>> begin MATERIALS PROVIDED

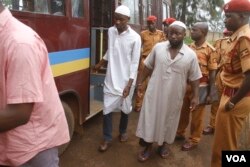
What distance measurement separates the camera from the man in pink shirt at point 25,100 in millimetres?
1435

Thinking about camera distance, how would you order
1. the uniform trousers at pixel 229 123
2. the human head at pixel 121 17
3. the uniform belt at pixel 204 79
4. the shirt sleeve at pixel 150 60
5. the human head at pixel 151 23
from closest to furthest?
the uniform trousers at pixel 229 123, the shirt sleeve at pixel 150 60, the human head at pixel 121 17, the uniform belt at pixel 204 79, the human head at pixel 151 23

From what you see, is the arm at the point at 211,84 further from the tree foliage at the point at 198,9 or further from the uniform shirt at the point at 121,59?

>> end MATERIALS PROVIDED

◆ **WHAT TO DO**
Rewrite all the entries above, replacing every "camera" with "viewer" and leaving all other text unchanged. Leave the pictures out.

◆ **TASK RESULT**
What distance measurement separates the viewer from the man in pink shirt at point 25,100 in millimetres?
1435

Thinking about viewer distance, how would you order
1. the uniform trousers at pixel 229 123
2. the human head at pixel 121 17
3. the uniform belt at pixel 204 79
4. the shirt sleeve at pixel 150 60
5. the human head at pixel 151 23
from closest to furthest?
the uniform trousers at pixel 229 123, the shirt sleeve at pixel 150 60, the human head at pixel 121 17, the uniform belt at pixel 204 79, the human head at pixel 151 23

From what you see, is the arm at the point at 211,84 further from the tree foliage at the point at 198,9 or further from the uniform shirt at the point at 121,59?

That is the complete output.